▶ BRANO ESTRATTO
L’anno prossimo a Ponte Alto

Terza e ultima

Settembre, a Modena, è l’unico mese che valga la pena. Poi ci saranno le nebbie, le piogge, qualche nevicata, e poi improvvisamente il sole, il sudore, i finestrini aperti su polline e micropolveri, le zanzare e l’afa, e tutti al mare. Non ci fosse questo terrazzino sull’autunno, dove vengono le ragazze vestite di bianco per meglio farsi valutare l’abbronzatura, e il lavoro di rassodamento ai fianchi, non ci fosse un po’ di Festival per farsi il riassunto su chi si è diventati, dove si abita, e con chi, e perché, e quanto al mese e per quanti mesi. Non ci fosse tutto questo si potrebbe anche piantar baracca e burattini e andare dovunque, ché la val Padana non sembra esser stata progettata per noi: per le zanzare, forse (o per le nutrie).
Io poi col secolo nuovo avevo un sacco di cose da dire a un sacco di gente: che adesso abitavo in centro a Modena, e lavoravo, lavoravo anche parecchio, con un contratto a tempo indeterminato, ch’è si raro. Così che improvvisamente il volontariato non mi interessava più. Oddio, il mio capo – che aveva uno stand al Festival – ci avrebbe anche tenuto.

▶ BREVE ESERCIZIO 1
Secondo il brano, qual è l'unico mese che a Modena valga la pena?
Il brano e le voci hanno origini diverse.

▶ DATI FORNITI

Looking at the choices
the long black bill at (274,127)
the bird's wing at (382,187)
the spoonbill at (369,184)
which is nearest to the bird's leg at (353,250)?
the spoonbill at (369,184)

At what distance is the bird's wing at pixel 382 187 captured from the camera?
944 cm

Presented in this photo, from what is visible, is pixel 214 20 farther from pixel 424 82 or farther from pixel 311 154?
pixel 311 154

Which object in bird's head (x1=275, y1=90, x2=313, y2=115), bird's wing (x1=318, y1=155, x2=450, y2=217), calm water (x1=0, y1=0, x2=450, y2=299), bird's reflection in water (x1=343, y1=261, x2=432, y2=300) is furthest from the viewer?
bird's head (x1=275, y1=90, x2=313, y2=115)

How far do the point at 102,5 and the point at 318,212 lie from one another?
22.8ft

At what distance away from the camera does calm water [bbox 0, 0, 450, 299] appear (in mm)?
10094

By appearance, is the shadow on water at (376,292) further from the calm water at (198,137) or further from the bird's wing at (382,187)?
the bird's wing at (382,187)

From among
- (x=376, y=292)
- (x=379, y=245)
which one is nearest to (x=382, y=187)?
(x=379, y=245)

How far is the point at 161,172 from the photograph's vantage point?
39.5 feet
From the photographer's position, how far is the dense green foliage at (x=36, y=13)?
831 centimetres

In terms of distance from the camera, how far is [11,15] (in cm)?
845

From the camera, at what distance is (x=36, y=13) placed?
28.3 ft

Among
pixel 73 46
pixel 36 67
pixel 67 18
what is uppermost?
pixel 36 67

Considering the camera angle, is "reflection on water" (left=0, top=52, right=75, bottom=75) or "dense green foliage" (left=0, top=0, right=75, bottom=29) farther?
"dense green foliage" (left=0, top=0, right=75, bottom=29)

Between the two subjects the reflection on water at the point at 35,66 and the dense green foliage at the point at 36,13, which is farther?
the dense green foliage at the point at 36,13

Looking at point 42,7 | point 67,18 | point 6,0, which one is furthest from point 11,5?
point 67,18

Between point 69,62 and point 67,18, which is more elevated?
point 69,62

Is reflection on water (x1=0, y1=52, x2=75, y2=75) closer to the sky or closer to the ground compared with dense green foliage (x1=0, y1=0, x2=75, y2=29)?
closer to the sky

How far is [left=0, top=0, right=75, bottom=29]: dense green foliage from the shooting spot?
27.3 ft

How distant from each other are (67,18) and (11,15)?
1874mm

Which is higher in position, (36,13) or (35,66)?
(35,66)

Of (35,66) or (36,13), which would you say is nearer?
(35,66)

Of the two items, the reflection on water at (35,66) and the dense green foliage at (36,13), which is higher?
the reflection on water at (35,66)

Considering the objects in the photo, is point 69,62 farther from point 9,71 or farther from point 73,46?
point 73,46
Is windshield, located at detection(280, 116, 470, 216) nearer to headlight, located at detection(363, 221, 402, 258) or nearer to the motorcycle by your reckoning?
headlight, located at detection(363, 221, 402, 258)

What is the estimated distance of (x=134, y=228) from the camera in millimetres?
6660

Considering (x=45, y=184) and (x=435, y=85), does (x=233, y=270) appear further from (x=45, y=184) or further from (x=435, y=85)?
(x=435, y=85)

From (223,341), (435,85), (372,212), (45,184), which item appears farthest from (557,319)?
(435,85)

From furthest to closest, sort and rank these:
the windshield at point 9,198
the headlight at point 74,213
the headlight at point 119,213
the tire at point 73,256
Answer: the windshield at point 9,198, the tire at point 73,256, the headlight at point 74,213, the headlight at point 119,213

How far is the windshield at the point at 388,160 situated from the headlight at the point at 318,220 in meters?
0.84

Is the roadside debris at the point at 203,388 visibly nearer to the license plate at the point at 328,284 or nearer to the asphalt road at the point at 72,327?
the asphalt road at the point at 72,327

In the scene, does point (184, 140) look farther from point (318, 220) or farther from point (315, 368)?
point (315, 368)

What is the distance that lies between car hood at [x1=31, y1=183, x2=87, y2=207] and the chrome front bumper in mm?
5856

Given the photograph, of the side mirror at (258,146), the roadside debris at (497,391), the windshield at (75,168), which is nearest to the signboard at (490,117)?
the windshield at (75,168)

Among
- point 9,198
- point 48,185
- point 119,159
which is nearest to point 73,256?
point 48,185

▶ BREVE ESERCIZIO 2
Seleziona tutte le righe delle voci in cui compare la stringa "detection", tenendo conto di maiuscole e minuscole.

▶ SOLUZIONE 1
Settembre.

▶ SOLUZIONE 2
Is windshield, located at detection(280, 116, 470, 216) nearer to headlight, located at detection(363, 221, 402, 258) or nearer to the motorcycle by your reckoning?
headlight, located at detection(363, 221, 402, 258)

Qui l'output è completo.